> **Required actions**:
**A)** Reproduce the beacon passage verbatim, beginning at the words "The secret password may" and stopping after "by the BMD.".
**B)** Pull out every line of the records that contains the string "shown", matching case exactly.

# start of Reading text

The secret password may be needed to change the beacon settings,
often by connecting over Bluetooth protocol. The secret password
along with the command to deactivate may be sent to the beacon.
[0090] In some embodiments, if a BMD is present in the location,
the secret password along with the command to deactivate may be
sent to the beacon by the BMD.
[0091] In some embodiments, if no BMD is present, any user device
running the application and present in the vicinity may retrieve
the command from the BMS and may relay it to the beacon.
[0092] In some embodiments, it may not be necessary to completely
disable the beacon. In some cases, a simple switch of
characteristic values (e.g., MAC address) may suffice.
Using Staff Phones and Other Persistent Devices
[0093] In some embodiments, the utility of a dedicated hardware may
be present at the location the beacons may be installed. This
hardware may provide FCD capabilities for trusted operation and
authentication or may provide BMD capabilities for beacon
management. In some embodiments, a single hardware device may
provide both FCD and BMD functionalities.
[0094] In some embodiments, a device, such as a computer (such as
Raspberry Pi running an operating system like Linux) or network
router (running any operating system such as OpenWRT or ddWRT) may
be used for this purpose. However, this may not be feasible given
the additional cost of purchasing and deploying such a device in
physical locations.
[0095] In some embodiments, an existing device already present at
the location where the beacons may be install may also provide
FCD/BMD capabilities. For example, existing WiFi routers, smart
appliances (e.g., Nest thermostat, camera surveillance devices,
Point of Sale systems, and smart refrigerators) may be used for
such a deployment. A device, which may be present at the location
of interest capable of running a custom software application, may
be used.
[0096] In some embodiments, staff and personnel phones and devices
may be used. It may not be required to use devices that may always
be present in the location or may be stationary. Non-stationary
devices may also provide both FCD and BMD capabilities. Devices
carried by the staff and authorized personal, for example
smartphones, may be an ideal candidate for such a device. The term
"staff phones" may be used to generally refer to phones and other
devices (e.g., wristbands like Fitbit, glasses like Google Glasses,
smart clothing) carried by all authorized personnel.
[0097] In one example, a typical retail location may have one or
more staff members who may have one or more phones capable for
running a custom application (smartphones may have such
capabilities). A custom management application may be installed on
these phones such that the custom management application may run in
the background. The management application may easily emit unique
signals acting as FCD, collect signals emitted from nearby beacons
and relay to BMS, and relay commands from BMS to beacons.
[0098] In some embodiments, multiple staff members may have this
custom management application, and as long as at least one of the
multiple staff members is present in the location, both FCD and BMD
capabilities may be provided. Even if these devices may not be
present at the location at all times, this approach may provide
sufficient security preserving, privacy protecting and management
functionalities. The management application may automatically turn
itself ON and OFF based on the location of the staff phone and time
schedules. If the staff phone is stolen or lost, its management
application may be deactivated immediately.
Location Inference
[0099] One application facilitated by beacons may be identification
of the precise location of a user's device inside a space. As the
user moves, relative to different geofences (spaces), such as
entering and exiting the geofence, different actions may be
triggered. For example, as a user visits near a shoe display in a
store, a coupon with a discount on the shoe may be sent to the
user's device.

# end of Reading text
# start of Provided information

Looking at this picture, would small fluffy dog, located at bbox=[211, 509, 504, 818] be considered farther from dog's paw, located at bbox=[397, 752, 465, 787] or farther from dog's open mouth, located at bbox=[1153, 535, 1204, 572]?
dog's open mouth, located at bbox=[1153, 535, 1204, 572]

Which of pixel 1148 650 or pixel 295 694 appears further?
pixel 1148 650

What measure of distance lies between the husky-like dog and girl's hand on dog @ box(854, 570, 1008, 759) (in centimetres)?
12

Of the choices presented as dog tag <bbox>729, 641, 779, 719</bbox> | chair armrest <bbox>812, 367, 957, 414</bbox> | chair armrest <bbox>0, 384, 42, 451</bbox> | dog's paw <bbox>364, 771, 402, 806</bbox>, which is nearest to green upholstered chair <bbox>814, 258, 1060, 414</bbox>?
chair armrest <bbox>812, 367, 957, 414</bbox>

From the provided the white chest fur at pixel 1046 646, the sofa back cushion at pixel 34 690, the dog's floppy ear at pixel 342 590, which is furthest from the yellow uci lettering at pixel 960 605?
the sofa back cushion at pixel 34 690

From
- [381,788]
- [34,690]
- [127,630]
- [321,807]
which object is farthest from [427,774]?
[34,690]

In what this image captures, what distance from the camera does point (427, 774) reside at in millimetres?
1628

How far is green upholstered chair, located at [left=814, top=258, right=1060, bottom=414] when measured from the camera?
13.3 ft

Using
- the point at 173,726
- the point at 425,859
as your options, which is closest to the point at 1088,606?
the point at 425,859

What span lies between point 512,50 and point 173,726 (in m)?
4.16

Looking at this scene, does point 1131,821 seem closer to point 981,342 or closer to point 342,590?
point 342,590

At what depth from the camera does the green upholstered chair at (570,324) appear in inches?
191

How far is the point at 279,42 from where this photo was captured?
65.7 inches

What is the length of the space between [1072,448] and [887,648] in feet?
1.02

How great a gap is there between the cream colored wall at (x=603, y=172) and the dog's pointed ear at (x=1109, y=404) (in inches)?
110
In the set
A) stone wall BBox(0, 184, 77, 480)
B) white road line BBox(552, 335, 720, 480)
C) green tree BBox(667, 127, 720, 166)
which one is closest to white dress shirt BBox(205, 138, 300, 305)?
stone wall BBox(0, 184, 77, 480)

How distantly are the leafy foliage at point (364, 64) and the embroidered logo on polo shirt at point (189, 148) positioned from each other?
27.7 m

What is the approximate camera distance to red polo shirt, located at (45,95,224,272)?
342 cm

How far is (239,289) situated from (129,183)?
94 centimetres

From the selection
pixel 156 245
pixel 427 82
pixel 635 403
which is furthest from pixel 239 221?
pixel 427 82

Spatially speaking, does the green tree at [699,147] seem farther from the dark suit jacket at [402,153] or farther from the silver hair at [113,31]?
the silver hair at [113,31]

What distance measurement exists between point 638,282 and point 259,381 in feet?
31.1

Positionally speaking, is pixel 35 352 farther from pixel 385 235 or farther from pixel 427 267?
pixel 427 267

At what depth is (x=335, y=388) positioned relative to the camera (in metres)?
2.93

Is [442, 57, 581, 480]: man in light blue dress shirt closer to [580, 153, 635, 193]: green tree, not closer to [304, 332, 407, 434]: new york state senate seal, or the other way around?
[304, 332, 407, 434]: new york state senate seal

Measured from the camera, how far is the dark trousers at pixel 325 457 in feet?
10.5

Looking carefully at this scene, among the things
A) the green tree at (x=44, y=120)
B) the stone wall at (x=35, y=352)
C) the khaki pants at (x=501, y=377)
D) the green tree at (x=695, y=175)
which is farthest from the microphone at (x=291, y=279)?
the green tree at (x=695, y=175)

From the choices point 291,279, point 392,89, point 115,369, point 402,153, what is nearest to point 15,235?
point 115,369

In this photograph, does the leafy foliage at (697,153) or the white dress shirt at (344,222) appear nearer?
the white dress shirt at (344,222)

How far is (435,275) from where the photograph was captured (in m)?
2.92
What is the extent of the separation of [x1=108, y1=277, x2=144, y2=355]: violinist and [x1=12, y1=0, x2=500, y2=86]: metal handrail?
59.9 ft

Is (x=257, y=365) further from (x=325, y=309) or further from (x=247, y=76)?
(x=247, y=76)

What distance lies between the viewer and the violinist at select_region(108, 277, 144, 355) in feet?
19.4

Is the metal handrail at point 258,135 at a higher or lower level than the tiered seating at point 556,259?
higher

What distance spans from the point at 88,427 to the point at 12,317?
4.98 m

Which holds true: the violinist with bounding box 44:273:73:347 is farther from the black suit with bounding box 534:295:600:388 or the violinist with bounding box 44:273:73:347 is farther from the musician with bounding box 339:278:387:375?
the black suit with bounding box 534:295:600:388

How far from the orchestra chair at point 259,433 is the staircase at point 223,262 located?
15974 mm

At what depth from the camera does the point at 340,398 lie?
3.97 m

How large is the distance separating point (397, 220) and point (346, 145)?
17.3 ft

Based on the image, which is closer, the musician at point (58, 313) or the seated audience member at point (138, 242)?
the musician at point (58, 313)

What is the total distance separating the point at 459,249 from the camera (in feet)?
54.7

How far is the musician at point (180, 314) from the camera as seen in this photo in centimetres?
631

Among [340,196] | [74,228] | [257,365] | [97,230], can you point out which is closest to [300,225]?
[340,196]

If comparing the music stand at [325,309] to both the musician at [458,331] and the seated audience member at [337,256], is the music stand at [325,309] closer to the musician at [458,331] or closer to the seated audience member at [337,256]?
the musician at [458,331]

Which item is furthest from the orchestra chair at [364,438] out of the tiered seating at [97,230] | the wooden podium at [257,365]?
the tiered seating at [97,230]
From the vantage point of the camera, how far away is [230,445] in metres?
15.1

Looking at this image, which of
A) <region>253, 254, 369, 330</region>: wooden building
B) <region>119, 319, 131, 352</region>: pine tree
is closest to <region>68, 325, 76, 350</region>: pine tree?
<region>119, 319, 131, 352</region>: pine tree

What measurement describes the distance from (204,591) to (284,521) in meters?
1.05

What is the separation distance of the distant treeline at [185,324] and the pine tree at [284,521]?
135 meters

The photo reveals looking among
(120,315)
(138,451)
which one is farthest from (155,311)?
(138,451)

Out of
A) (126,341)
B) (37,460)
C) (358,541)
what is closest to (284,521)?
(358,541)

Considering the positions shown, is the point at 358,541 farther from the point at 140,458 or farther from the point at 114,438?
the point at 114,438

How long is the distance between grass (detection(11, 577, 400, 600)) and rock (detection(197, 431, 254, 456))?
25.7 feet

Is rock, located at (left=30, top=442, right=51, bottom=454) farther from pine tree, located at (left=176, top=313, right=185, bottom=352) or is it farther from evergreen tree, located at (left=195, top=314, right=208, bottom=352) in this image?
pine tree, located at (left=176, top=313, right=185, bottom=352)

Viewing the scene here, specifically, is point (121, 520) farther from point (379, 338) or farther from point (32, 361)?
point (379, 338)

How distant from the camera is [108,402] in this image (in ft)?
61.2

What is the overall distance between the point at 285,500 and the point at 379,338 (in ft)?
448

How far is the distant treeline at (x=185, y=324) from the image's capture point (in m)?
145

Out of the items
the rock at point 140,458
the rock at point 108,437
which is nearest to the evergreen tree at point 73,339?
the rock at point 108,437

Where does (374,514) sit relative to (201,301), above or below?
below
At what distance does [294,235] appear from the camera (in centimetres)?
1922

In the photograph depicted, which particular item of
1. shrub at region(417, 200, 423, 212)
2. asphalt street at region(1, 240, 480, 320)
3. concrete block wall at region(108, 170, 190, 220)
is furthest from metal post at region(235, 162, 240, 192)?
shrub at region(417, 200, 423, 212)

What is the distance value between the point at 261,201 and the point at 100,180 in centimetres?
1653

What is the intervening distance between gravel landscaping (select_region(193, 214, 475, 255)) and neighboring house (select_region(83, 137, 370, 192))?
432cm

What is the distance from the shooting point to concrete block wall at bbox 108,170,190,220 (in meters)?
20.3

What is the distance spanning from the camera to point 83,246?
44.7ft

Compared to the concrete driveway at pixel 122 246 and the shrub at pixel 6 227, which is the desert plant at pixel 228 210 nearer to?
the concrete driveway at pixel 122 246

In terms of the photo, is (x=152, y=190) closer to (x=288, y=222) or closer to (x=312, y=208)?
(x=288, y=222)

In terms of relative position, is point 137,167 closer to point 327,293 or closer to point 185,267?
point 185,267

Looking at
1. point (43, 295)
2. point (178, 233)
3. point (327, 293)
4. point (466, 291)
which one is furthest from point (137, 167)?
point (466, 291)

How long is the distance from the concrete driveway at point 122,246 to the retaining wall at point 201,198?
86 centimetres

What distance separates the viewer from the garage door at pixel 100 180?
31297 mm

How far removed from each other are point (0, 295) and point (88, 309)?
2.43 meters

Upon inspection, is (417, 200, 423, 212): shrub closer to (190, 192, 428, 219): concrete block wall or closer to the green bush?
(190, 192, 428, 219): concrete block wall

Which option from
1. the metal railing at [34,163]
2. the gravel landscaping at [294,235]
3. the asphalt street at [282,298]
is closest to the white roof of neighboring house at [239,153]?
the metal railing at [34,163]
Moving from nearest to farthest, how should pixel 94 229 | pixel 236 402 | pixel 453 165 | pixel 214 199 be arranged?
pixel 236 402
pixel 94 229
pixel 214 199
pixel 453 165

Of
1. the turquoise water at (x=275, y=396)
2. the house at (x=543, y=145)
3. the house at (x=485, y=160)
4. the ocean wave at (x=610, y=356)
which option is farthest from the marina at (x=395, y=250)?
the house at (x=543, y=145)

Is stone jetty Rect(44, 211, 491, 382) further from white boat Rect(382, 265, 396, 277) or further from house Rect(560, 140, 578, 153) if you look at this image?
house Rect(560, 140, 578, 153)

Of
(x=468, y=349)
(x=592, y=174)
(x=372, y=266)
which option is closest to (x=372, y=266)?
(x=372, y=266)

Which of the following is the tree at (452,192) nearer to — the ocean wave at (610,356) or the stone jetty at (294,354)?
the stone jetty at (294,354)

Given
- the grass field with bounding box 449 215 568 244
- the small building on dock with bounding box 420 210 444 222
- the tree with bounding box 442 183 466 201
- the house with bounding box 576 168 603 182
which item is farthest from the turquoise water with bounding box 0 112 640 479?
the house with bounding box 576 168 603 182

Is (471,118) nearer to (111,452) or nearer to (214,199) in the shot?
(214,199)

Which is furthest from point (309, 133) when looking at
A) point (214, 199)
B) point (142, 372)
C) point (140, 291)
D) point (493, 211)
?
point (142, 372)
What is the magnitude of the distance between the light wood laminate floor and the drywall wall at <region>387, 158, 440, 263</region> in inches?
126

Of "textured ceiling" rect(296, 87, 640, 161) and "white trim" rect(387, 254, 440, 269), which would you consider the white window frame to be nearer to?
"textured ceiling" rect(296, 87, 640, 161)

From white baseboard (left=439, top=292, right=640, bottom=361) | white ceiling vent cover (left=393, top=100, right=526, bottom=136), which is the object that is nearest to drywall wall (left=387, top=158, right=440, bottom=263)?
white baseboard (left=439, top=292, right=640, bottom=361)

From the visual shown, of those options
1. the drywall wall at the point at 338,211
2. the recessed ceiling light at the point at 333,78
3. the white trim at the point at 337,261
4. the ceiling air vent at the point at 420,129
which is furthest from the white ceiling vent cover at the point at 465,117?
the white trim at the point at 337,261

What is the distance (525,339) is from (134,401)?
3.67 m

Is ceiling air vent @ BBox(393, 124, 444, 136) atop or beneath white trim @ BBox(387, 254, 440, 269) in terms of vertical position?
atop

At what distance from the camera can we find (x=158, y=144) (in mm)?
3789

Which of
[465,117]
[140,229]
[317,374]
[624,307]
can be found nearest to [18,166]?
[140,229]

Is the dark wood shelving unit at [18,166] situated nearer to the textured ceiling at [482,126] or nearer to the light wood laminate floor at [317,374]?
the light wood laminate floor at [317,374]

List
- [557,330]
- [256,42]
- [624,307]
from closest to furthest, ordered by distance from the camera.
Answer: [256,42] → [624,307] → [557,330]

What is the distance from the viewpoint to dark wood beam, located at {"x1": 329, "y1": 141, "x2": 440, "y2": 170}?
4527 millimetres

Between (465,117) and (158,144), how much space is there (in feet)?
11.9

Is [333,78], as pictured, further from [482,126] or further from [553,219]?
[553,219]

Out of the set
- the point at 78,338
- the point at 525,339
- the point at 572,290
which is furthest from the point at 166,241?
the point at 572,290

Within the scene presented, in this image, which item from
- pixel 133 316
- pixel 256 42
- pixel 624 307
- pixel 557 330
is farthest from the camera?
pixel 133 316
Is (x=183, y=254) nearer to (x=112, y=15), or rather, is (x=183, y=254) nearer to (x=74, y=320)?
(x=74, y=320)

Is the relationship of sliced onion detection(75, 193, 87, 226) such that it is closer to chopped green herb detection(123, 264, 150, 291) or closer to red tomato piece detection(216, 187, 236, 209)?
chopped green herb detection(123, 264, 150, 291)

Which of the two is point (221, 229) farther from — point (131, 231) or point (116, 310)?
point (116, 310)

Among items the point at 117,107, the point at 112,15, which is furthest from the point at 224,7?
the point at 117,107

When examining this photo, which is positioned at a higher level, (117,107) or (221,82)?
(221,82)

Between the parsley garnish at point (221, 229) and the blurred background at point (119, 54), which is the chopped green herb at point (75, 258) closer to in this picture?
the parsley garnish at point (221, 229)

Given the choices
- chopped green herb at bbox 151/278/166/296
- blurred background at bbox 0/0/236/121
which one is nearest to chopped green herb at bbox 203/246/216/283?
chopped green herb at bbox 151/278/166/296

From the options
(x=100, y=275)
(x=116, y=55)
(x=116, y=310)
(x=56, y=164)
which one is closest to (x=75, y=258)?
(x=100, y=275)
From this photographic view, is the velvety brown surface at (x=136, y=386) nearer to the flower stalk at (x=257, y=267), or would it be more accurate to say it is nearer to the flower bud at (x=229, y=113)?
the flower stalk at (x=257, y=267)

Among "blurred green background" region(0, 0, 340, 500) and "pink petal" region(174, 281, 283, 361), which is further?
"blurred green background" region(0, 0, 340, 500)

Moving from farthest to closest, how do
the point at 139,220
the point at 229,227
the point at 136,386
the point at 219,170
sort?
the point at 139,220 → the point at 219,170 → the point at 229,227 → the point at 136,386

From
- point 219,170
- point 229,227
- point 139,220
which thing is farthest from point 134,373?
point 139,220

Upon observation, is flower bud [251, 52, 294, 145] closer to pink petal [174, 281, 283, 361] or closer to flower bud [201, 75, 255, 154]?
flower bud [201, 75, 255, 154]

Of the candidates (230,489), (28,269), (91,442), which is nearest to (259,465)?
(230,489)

# end of Provided information

> **The replies**:
**A)**
The secret password may be needed to change the beacon settings,
often by connecting over Bluetooth protocol. The secret password
along with the command to deactivate may be sent to the beacon.
[0090] In some embodiments, if a BMD is present in the location,
the secret password along with the command to deactivate may be
sent to the beacon by the BMD.

**B)**
Considering the positions shown, is the point at 358,541 farther from the point at 140,458 or farther from the point at 114,438?
From the visual shown, of those options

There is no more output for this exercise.